_WORK ORDER_. Carry on the article about Ireland's top place in Bloomberg's Covid Resilience Ranking from the point where it stops.

Ireland ranked best in the world for dealing with Covid

Bloomberg’s Covid Resilience Ranking is a monthly look at how pandemic is handled

Ireland remained the top country for a second month in a row even as cases rise. Photograph: Dara Mac Dónaill

Ireland remained the top country for a second month in a row even as cases rise. Photograph: Dara Mac Dónaill

 

Ireland has been ranked as the best country in the world for the second month in a row in an index measuring where the Covid-19 pandemic is being handled most effectively and with the least social and economic upheaval.

Bloomberg’s Covid Resilience Ranking is a monthly snapshot of how the pandemic is being handled in the world’s 53 biggest economies. It uses 12 data indicators that span containment, quality of healthcare, vaccination coverage, mortality, and restarting travel.

Bloomberg said reopening is “gathering pace” across the world, with deaths set to fall to an almost one-year low in October. European nations continued to dominate the top rungs of the index, joined by the United Arab Emirates and Chile.

Ireland remained the top country for a second month in a row “even as cases rise”, Bloomberg said.

“Having fully vaccinated more than 90 per cent of adults and weakened the link between infection and deaths, the country is reopening cautiously, allowing bars and restaurants to resume normal opening hours for inoculated customers,” it continued.

“Hospitalisations are at about a quarter of what they were in a January outbreak. It also benefited from a jump in gross domestic product thanks to the success of multinationals operating there, though that may mask a lacklustre domestic economy.”

Bloomberg said the State held on to its top ranking due to “one of the world’s best vaccination rates, signs for a rapid economic rebound and the Government’s decision to loosen both domestic restrictions as well as travel quarantine rules”.

However, it also pointed out that “weekly Covid fatalities hover in the double digits”.

Booster

“Still, the country has been burnt on reopening before, easing curbs prematurely late last year which triggered a surge in cases,” it said.

_DATASET RECORDS_.
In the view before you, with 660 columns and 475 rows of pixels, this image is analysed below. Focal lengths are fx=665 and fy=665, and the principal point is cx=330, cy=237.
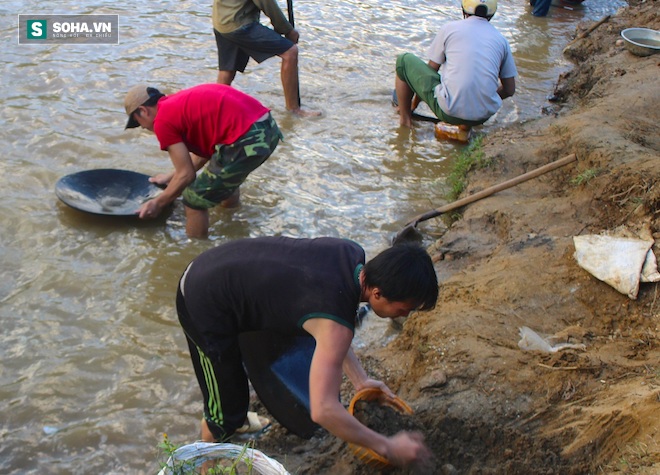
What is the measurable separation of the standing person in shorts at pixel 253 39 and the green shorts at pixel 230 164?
2.07 metres

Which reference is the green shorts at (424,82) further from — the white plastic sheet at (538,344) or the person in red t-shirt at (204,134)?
the white plastic sheet at (538,344)

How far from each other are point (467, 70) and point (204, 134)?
9.84 ft

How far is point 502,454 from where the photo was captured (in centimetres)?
279

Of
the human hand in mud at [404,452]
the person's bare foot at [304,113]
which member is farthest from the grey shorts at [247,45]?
the human hand in mud at [404,452]

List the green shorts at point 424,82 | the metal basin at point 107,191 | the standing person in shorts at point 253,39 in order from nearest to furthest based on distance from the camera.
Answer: the metal basin at point 107,191 < the standing person in shorts at point 253,39 < the green shorts at point 424,82

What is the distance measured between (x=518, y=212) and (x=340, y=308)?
280 centimetres

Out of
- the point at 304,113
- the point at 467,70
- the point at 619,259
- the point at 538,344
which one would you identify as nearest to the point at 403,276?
the point at 538,344

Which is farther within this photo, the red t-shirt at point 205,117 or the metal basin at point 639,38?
the metal basin at point 639,38

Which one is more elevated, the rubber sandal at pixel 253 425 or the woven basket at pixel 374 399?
the woven basket at pixel 374 399

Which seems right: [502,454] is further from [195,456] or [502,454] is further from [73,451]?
[73,451]

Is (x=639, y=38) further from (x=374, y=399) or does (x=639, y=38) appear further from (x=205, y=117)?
(x=374, y=399)

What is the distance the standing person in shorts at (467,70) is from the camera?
6335 millimetres

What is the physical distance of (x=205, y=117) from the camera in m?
4.34

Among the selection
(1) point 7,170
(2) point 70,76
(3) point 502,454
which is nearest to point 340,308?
(3) point 502,454
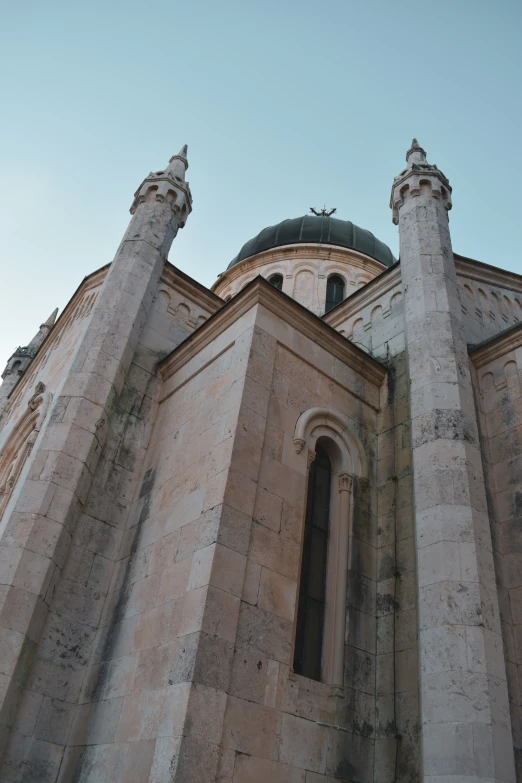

_RESPONSE TO THE TASK_.
“With daily cases currently at their highest level since January, Ireland’s continued success will depend on widespread vaccination severing the link between easing curbs and virus spread. The Government will widen a booster shot program to all over-60s from next month.”

Close behind Ireland were Spain and the UAE, which rounded out the top three. One of the worst hit at the start of the pandemic, Spain saw cases, positive testing rates, and fatalities fall in October after being hit by the Delta variant in the summer.

The US climbed two spots to number 26, but “may come under further pressure unless it can re-energise a plateauing vaccination drive and move beyond a relatively high death toll from Delta”. The UK, meanwhile, slid 9 places to 25th amid rising cases.

Southeast Asian countries continued to rank lowest, with Indonesia, Malaysia, Thailand, Vietnam and the Philippines in the bottom six for the third month running.

“While the region’s outbreak may have peaked and vaccination has progressed, especially in Malaysia, many of these export-reliant economies are still reeling from Delta’s hit,” Bloomberg said.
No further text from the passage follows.